Analyst Andy Efstathiou of the Yankee Group, a Boston-based research firm, said: "India has been doing it for a longer period of time, has a lot of governmental support and has built out a lot of infrastructure. Businesspeople in India made a decision decades ago to pursue off-shoring business."
That said, he went on, Pakistan might have a little less developed infrastructure but be better priced per employee.
Still, he remained surprised that Touchstone started with just one call center. "What you want to do is spread your risk."
But some entrepreneurial companies believe that the potential payoff is worth it.
David Stein, president of a Chicago collection agency called Malcolm S. Gerald and Associates, or MSG, planted its only call center beyond the Windy City in Karachi, Pakistan's financial center, for reasons similar to those of Touchstone: cost and availability of labor.
In Chicago, he pays his agents, who are high school graduates or hold GEDs, $10 to $14 an hour.
By comparison, his 150 or so Karachi agents -- all college graduates -- earn a fourth -- $2.50 an hour -- which he said is better than the $1.40 they'd get from Pakistani firms.
By year's end, Stein hopes to expand to a 300-seat call center with plans to diversify into long-distance, medical transcription work for U.S. hospitals and doctors, he said.
Unlike Touchstone, all of the MSG managers are Pakistanis who have received training in Chicago.

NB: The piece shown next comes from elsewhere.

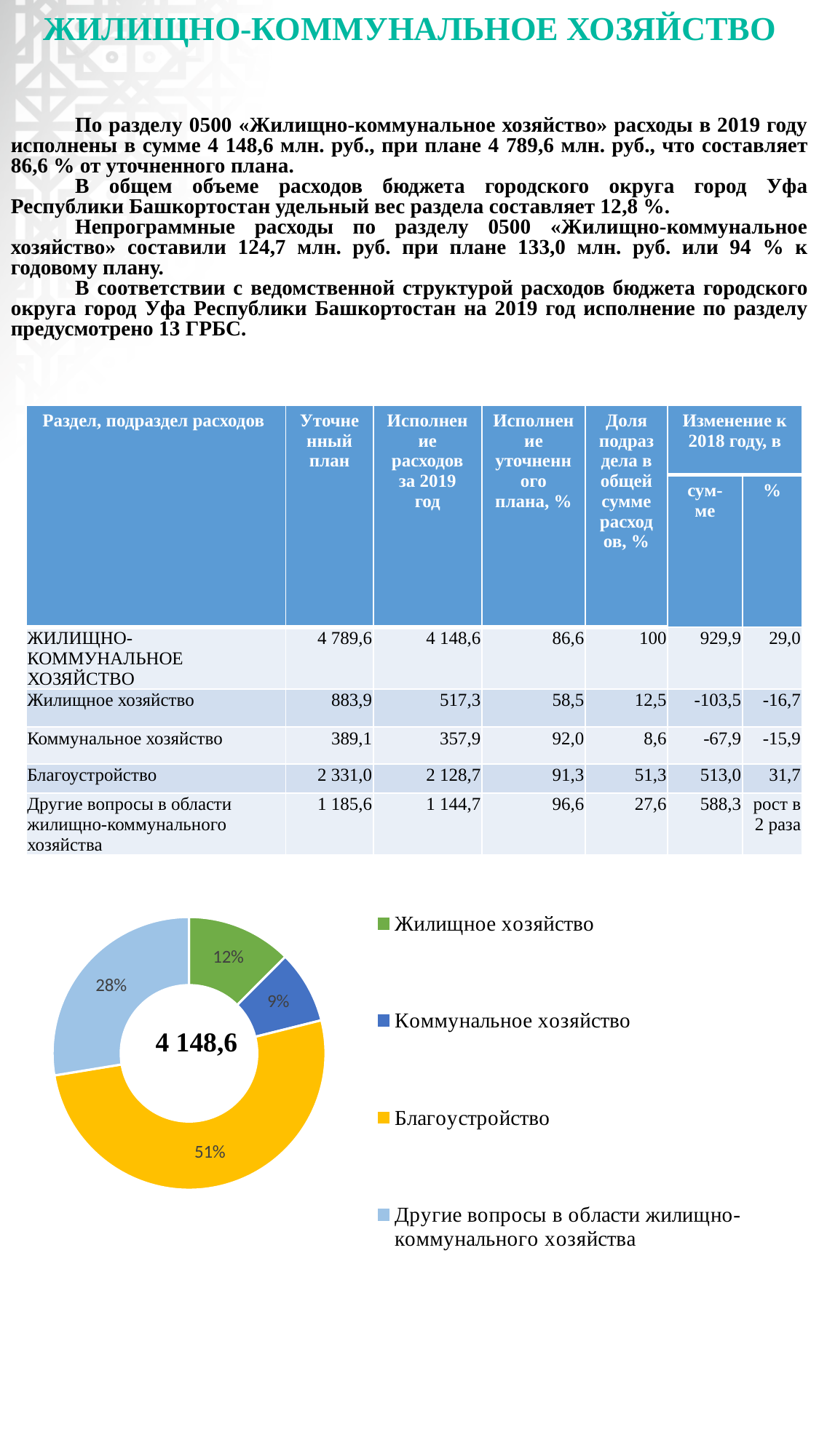
What is the difference in percentage points between the Благоустройство slice and the Другие вопросы в области жилищно-коммунального хозяйства slice? 23 percentage points Which category has the smallest slice in the doughnut chart? Коммунальное хозяйство What share of the doughnut chart does Благоустройство have? 51% What type of chart is shown on the slide? Doughnut (pie) chart Which slice is larger in the doughnut chart: Жилищное хозяйство or Другие вопросы в области жилищно-коммунального хозяйства? Другие вопросы в области жилищно-коммунального хозяйства How many categories are shown in the doughnut chart? 4 What share of the doughnut chart does Другие вопросы в области жилищно-коммунального хозяйства have? 28% What share of the doughnut chart does Коммунальное хозяйство have? 9% What colour is the Благоустройство slice in the doughnut chart? Yellow Which category has the largest slice in the doughnut chart? Благоустройство What value is printed in the centre of the doughnut chart? 4 148,6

Even with the lower costs, MSG would never have ventured to Pakistan if the company's longtime accountant, Maj Sherwani, had not been of Pakistani origin. Sherwani's contacts proved crucial.
"You need some inroads to go into a Third World country and open a call center," Stein said. "You could not succeed without understanding how business works there."
Similarly, Slone formed Touchstone with Aslam, a businessman of Pakistani descent. Aslam transformed the former Color Tile corporate headquarters, known as the Meacham Building at 515 Houston St., into a "telecom hotel," routing and storage centers for telecommunication companies. Touchstone is a tenant.
Slone and Aslam put up the bulk of the $2.5 million investment. They had hoped on raising $3 million, but professional go-betweens failed to find venture capitalists to pony up, Slone said.
Gross revenues have grown from less than $25,000 in November to more than $90,000 last month, he said.
"We're within $40,000 a month of breaking even," Slone said, predicting that will happen in October. "Making something like this happen within two years is not bad."